M.A.S Ambika yang telah memperlakukan anak bangsa Indonesia (Adelina Sa’u) laiknya binatang, malah divonis bebas oleh Pengadilan Tinggi Pulau Penang-Malaysia pada 18 April 2019.
Protes yang mengalir deras dari berbagai pihak adalah seruan tuntutan akan keadilan bagi korban. Aksi protes ini awalnya mendapat respon positif setelah peringatan satu tahun meninggalnya Adelina (11 Februari 2018-11 Februari 2019).
Kala itu, pihak pemerintah Malaysia melalui YB M. Kula Segaran, Menteri Sumber Daya Manusia Malaysia, meminta maaf atas kejahatan kemanusiaan tersebut dalam surat permintaan maaf kepada keluarga Adelina yang berjudul; No More Neglect of Cases like Adelina Lisao’s, Case-A War on the Issue of Human Trafficking and Forced Labour.” (https://sinodegmit.or.id/menteri-sdm-malaysia-menulis-surat-permintaan-maaf-kepada-ibunda-dari-adelina-sau-korban-tewas-tki-ntt/).
Surat resmi yang berisi 10 point itu utamanya mengemukakan permintaan maaf terhadap keluarga korban, penyesalan akan kejadian yang menimpa Adelina dan kehendak untuk perbaikan regulasi ketenagakerjaan di Malaysia serta janji untuk menjamin terwujudnya keadilan dalam vonis bagi pelaku yang menyebabkan kematian Adelina di Malaysia.
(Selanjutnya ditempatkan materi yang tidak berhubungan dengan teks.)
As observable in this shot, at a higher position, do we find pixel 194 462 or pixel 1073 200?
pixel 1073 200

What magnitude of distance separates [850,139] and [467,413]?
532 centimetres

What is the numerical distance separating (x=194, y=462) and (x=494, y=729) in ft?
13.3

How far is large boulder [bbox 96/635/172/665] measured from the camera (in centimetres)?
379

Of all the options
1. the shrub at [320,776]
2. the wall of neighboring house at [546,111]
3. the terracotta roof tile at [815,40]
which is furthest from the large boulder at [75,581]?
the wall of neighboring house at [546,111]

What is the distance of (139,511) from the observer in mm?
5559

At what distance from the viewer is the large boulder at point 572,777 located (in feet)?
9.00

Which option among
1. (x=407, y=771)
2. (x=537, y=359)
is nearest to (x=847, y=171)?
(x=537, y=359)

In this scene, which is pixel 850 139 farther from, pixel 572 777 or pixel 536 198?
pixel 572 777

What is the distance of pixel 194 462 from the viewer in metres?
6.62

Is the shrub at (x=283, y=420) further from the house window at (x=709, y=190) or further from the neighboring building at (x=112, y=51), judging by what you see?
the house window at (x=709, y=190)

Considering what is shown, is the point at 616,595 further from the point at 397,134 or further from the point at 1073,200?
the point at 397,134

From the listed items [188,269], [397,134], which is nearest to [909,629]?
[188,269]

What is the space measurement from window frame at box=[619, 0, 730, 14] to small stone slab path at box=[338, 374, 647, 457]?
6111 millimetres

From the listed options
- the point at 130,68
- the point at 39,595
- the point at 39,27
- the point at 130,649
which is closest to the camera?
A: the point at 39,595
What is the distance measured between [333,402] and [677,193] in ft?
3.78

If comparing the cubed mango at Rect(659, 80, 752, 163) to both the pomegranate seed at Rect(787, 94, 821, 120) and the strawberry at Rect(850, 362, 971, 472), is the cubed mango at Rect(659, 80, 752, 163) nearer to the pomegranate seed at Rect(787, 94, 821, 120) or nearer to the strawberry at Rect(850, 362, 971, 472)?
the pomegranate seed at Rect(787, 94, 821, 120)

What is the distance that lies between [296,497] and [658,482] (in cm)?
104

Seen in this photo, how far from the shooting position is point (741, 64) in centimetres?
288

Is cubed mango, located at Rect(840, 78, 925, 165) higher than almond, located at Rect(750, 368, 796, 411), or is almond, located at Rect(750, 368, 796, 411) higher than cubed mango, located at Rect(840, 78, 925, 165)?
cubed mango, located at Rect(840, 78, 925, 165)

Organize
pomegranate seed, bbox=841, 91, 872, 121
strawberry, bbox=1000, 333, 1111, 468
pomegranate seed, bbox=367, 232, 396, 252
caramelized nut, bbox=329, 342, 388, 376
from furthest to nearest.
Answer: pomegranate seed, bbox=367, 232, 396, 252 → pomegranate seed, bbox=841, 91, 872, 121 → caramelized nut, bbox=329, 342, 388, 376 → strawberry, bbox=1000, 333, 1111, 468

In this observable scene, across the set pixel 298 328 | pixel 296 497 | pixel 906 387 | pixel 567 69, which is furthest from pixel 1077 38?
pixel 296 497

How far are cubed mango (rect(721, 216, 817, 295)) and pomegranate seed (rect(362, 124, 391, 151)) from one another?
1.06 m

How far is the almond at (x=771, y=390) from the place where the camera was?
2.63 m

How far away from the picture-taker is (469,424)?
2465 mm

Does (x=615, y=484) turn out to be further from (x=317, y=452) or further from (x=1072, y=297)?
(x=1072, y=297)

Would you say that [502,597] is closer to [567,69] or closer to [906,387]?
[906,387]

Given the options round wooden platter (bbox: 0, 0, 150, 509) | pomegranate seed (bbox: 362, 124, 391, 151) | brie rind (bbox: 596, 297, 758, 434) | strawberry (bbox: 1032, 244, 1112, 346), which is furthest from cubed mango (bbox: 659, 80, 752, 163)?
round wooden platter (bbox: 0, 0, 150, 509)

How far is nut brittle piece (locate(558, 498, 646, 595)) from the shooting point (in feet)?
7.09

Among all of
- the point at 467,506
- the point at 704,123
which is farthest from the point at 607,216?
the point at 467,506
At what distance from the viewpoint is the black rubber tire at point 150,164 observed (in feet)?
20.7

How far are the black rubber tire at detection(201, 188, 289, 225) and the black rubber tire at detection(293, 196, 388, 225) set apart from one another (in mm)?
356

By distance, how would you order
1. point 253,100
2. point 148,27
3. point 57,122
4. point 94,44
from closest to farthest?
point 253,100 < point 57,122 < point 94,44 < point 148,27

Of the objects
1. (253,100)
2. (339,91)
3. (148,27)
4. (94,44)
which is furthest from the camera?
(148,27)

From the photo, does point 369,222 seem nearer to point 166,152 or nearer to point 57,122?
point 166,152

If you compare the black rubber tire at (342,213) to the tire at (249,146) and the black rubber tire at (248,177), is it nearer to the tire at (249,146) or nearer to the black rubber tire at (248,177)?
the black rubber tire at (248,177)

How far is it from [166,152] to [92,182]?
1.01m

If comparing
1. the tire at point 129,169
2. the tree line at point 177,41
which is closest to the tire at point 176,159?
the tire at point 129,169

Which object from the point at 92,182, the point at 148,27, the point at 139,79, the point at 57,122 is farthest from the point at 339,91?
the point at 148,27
Namun respon positif pihak Kementrian Sumber Daya Manusia Malaysia, berbanding terbalik dengan vonis Pengadilan Tinggi Malaysia terhadap M.A.S Ambika; majikan Adelina. Vonis bebas ini menunjukan ketidakberpihakan dalam menjamin keadilan bagi para Pekerja Migran Indonesia di negeri Jiran.
Keadilan bagi Adelina kini tinggal jargon. Harapan akan keadilan kembali muncul ketika pemerintah Indonesia melalui Kementrian Tenaga Kerja membangun komunikasi politik bilateral dengan pihak Kejaksaan Tinggi Malaysia untuk meninjau kembali vonis terhadap terdakwa M.A.S Ambika.
Pihak Kejaksaan Tinggi Malaysia berjanji akan mengajukan banding, dan menyertakan bukti yang lebih kuat terkait keterlibatan pelaku. (https://internasional.kompas.com/read/2019/05/12/15121551/terkait-kasus-adelina malaysia-respon-positif-protes-menaker-hanif).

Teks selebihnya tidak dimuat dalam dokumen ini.